# Anyone Compile Android On A Mac?



## icanhazdroid (Jun 24, 2011)

I have an early 2011 8,2 MacBook Pro. Compiling anything spits out nothing but garbage and errors out. I want to do it on Mac because it refuses to run Linux properly and VMs are a bad idea for me... Any help would be appreciated


----------



## polo4life (Nov 13, 2011)

Have you tried bootcamp?


----------



## icanhazdroid (Jun 24, 2011)

I hope you don't mean to run windows....

But seriously I have tried dual booting multiple operating systems (in fact I'm on Fedora right now) but they all have more problems than they're worth. I just know that Macs are supported next to Ubuntu 10.04 (which doesn't load the drivers for my laptop), but nothing compiles without errors and I can't seem to find the right packages.


----------



## polo4life (Nov 13, 2011)

icanhazdroid said:


> I hope you don't mean to run windows....
> 
> But seriously I have tried dual booting multiple operating systems (in fact I'm on Fedora right now) but they all have more problems than they're worth. I just know that Macs are supported next to Ubuntu 10.04 (which doesn't load the drivers for my laptop), but nothing compiles without errors and I can't seem to find the right packages.


Yes, I mean to run Windows. If nothing else you've tried works, why not give it a go? It boots into Windows, and actually runs very well. I run Linux and Windows 7 through it and it gets the job done. If I can do it on a 2006 Blackbook, you can certainly run it well on a new(ish) MBP.


----------



## icanhazdroid (Jun 24, 2011)

polo4life said:


> Yes, I mean to run Windows. If nothing else you've tried works, why not give it a go? It boots into Windows, and actually runs very well. I run Linux and Windows 7 through it and it gets the job done. If I can do it on a 2006 Blackbook, you can certainly run it well on a new(ish) MBP.

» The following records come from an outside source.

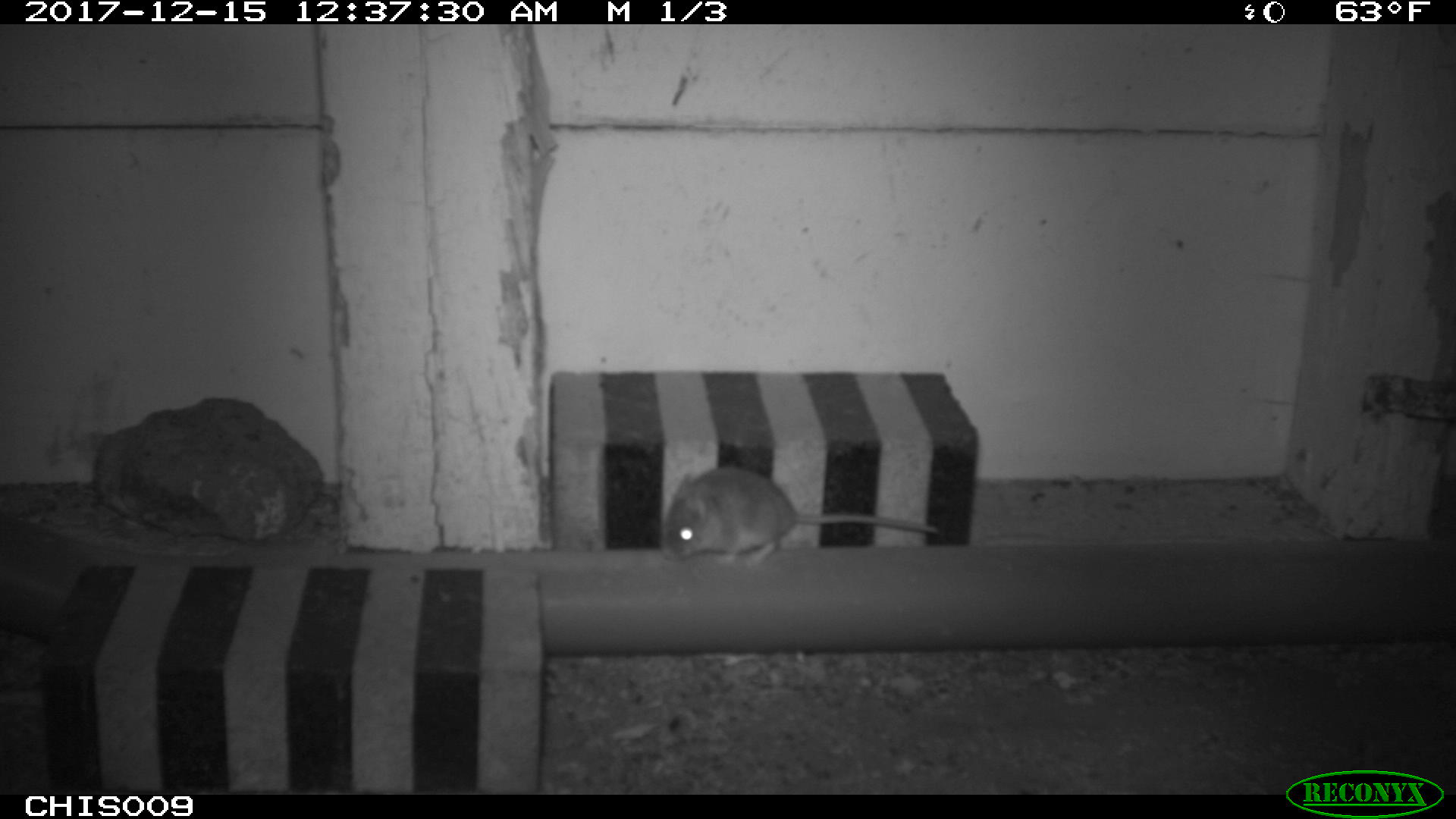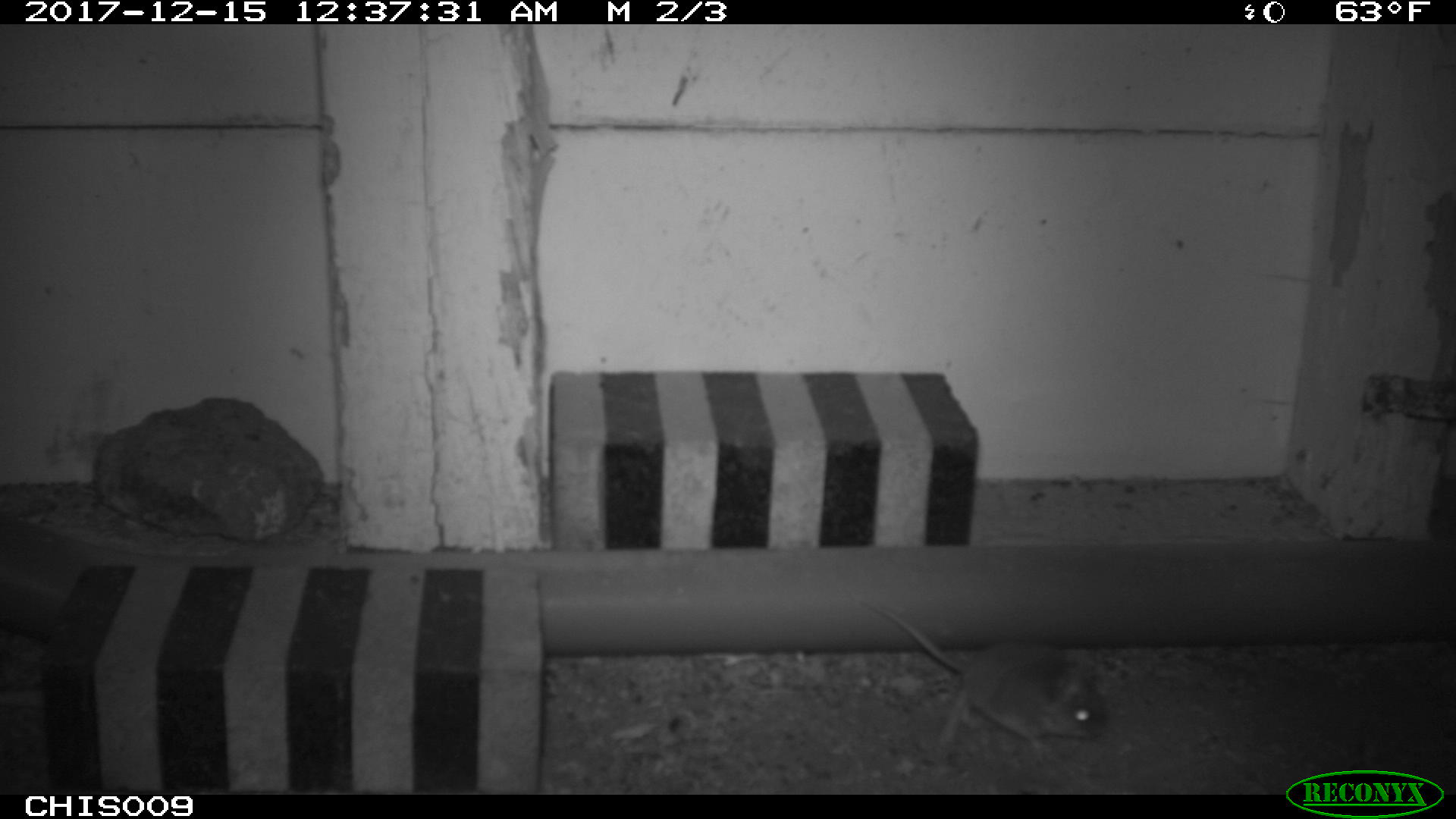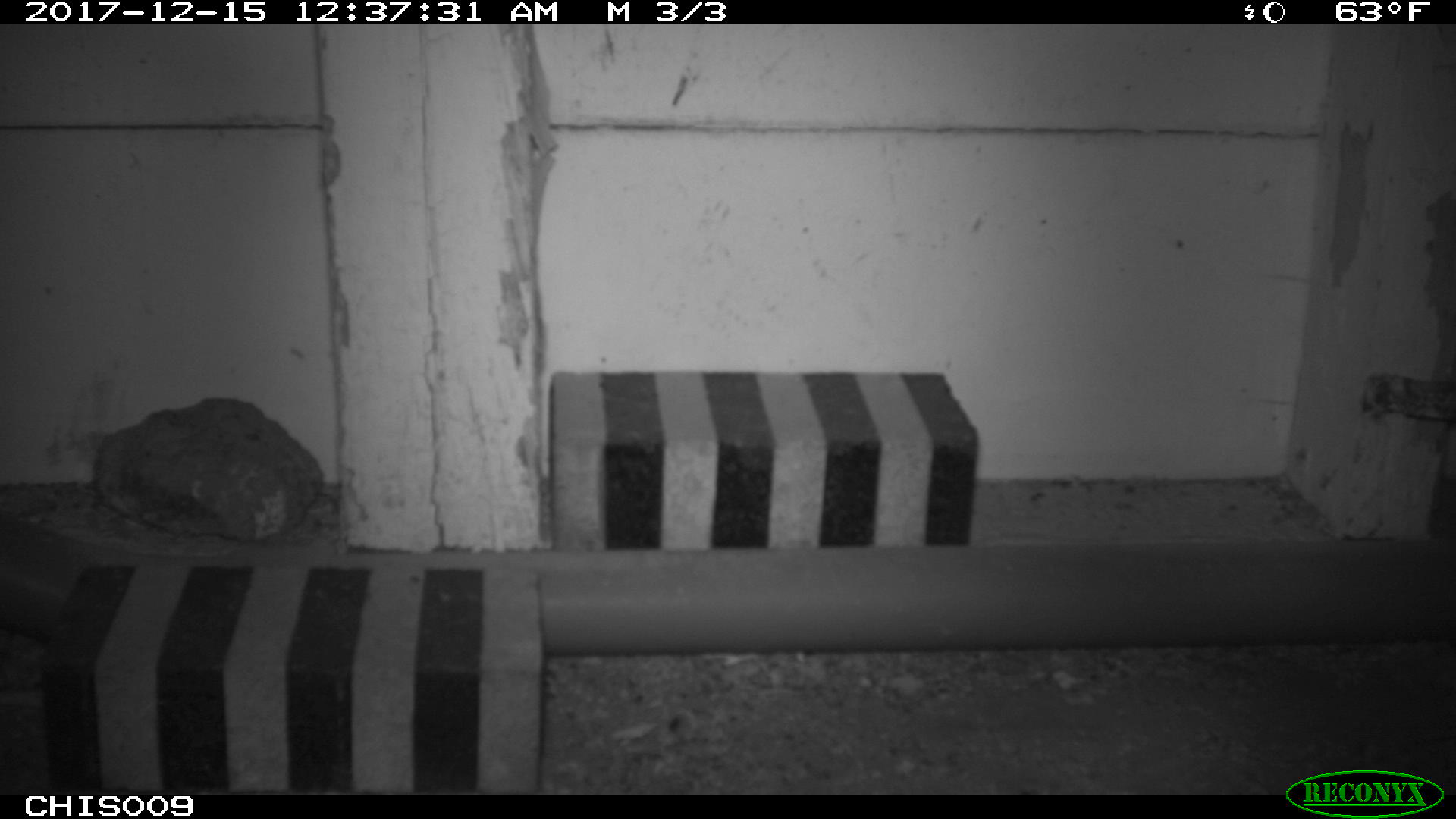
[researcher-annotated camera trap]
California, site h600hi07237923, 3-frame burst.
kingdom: Animalia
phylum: Chordata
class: Mammalia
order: Rodentia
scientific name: Rodentia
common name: rodent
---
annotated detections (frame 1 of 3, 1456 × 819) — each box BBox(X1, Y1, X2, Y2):
rodent: BBox(664, 468, 943, 568)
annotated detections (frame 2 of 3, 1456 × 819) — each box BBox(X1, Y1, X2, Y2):
rodent: BBox(857, 597, 1110, 749)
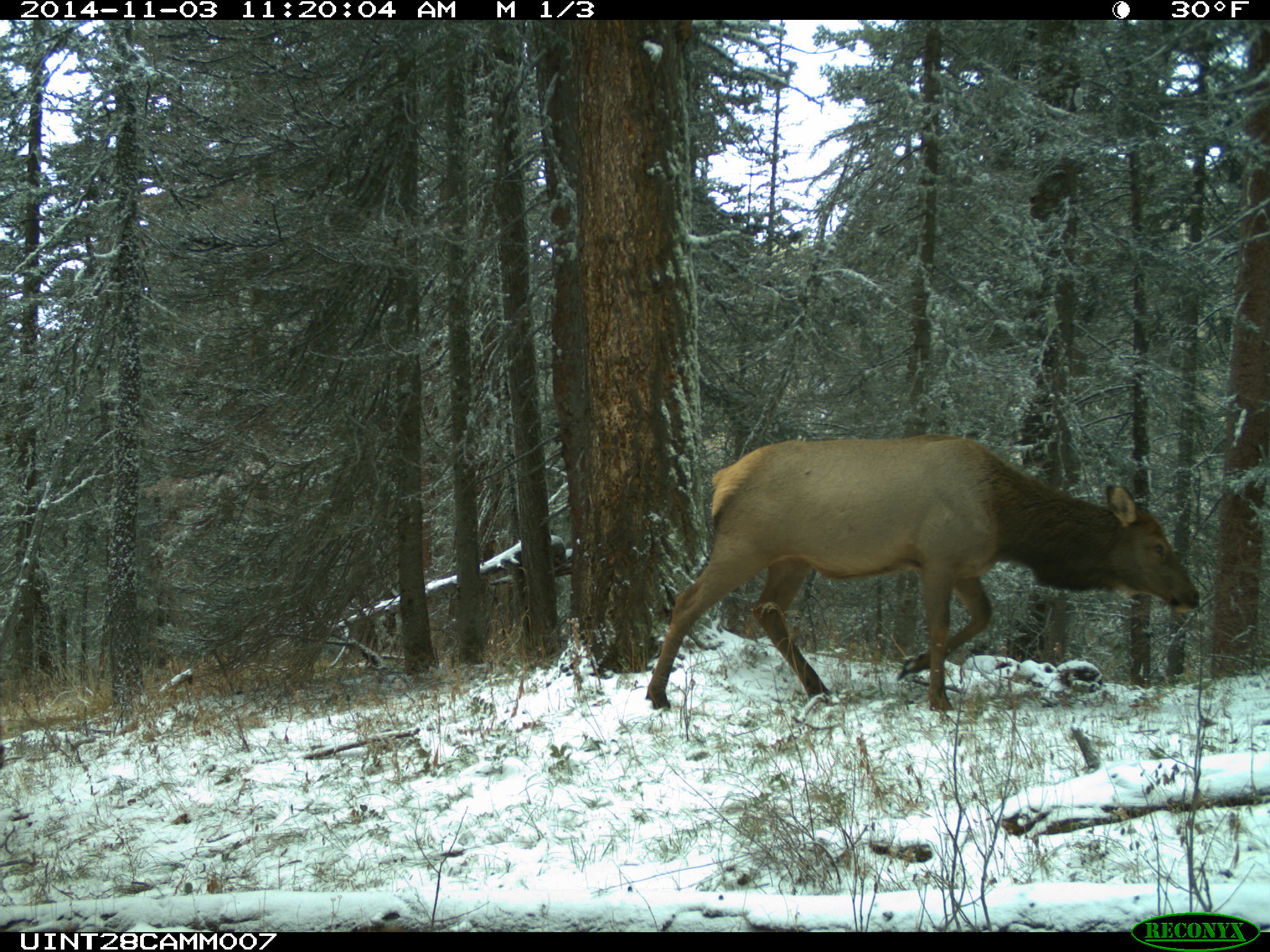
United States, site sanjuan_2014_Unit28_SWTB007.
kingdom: Animalia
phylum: Chordata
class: Mammalia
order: Artiodactyla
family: Cervidae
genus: Cervus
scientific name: Cervus elaphus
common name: red deer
Cervus elaphus (red deer).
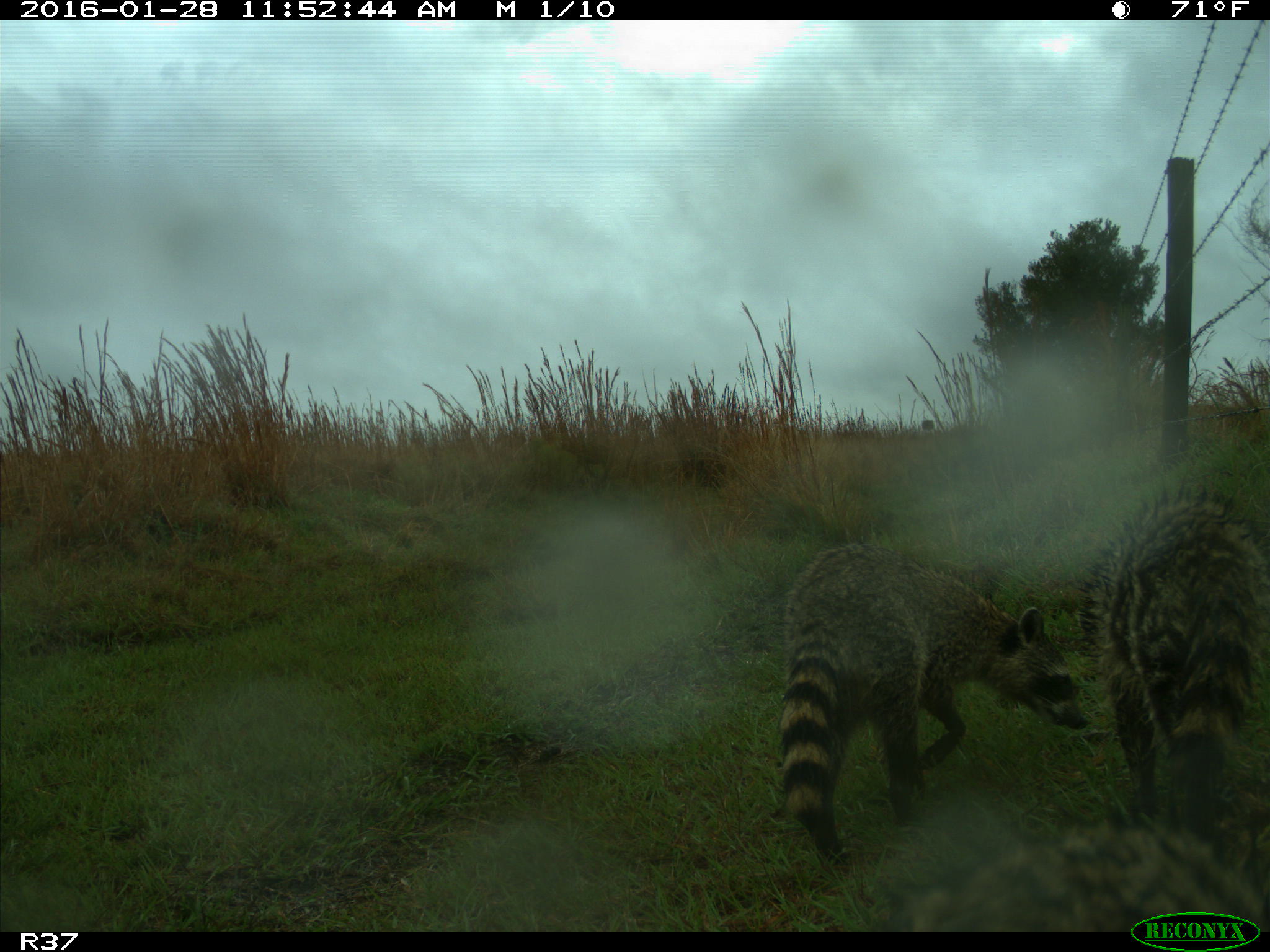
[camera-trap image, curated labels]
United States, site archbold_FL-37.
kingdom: Animalia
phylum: Chordata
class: Mammalia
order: Carnivora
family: Procyonidae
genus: Procyon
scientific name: Procyon lotor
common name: common raccoon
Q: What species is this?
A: Procyon lotor (common raccoon).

Of course boot camp works, but I didn't know it was possible to compile Android on windows. So I apologize I am in the process of building a tower to separate Linux and Windows from Mac, but that'll take a few months.... do you have any guides on compiling on windows?


----------



## polo4life (Nov 13, 2011)

Sir I apologize. I misunderstood your question haha. For some reason the word compiled didn't register in my brain. You were right about not being able to compile in windows. But with bootcamp, you can still boot up Linux. I run Linux mint just fine, but never attempted to compile.

Again I apologize, and sorry for the confusion lol.


----------



## icanhazdroid (Jun 24, 2011)

polo4life said:


> Sir I apologize. I misunderstood your question haha. For some reason the word compiled didn't register in my brain. You were right about not being able to compile in windows. But with bootcamp, you can still boot up Linux. I run Linux mint just fine, but never attempted to compile.
> 
> Again I apologize, and sorry for the confusion lol.


\

Lol don't worry about it man. I am trying to get Ubuntu 10.04 to run since it's best with Android but my hardware is too new. Found an old emachine with 1GB of ram..... I'm gonna make this work


----------



## ang3l12 (Jun 11, 2011)

http://wiki.cyanogenmod.com/wiki/HTC_Incredible:_Compile_CyanogenMod_(OS_X)

try following that guide to get your build system setup, then come back if you still have problems


----------



## icanhazdroid (Jun 24, 2011)

ang3l12 said:


> http://wiki.cyanogenmod.com/wiki/HTC_Incredible:_Compile_CyanogenMod_(OS_X)
> 
> try following that guide to get your build system setup, then come back if you still have problems


Trust me I looked over that and more


----------



## yarly (Jun 22, 2011)

polo4life said:


> Yes, I mean to run Windows. If nothing else you've tried works, why not give it a go? It boots into Windows, and actually runs very well. I run Linux and Windows 7 through it and it gets the job done. If I can do it on a 2006 Blackbook, you can certainly run it well on a new(ish) MBP.


It's near impossible to compile it on windows. The only way perhaps would be in cygwin and that would still be a mess that would most likely end going down the rabbit hole (and not 100% sure it would boot regardless). I would only try that for fun. I've tried compiling a kernel once in windows with cygwin for fun and it ended with getting tired of tracing through make errors. Could have been my toolchain, but didn't bother trying another.

OSX will work or any linux distro. Not a mac user so cannot give advice on how to do it.


----------



## icanhazdroid (Jun 24, 2011)

yarly said:


> It's near impossible to compile it on windows. The only way perhaps would be in cygwin and that would still be a mess that would most likely end going down the rabbit hole (and not 100% sure it would boot regardless). I would only try that for fun. I've tried compiling a kernel once in windows with cygwin for fun and it ended with getting tired of tracing through make errors. Could have been my toolchain, but didn't bother trying another.
> 
> OSX will work or any linux distro. Not a mac user so cannot give advice on how to do it.


Yeah, I ended up just throwing Ubuntu 10.04 into Parallels again. Figured out that running -j16 with make commands was to much and caused it to overload, since it had half the CPU power. -j8 fixed those issues.


----------



## nocoast (Oct 17, 2011)

Goood


----------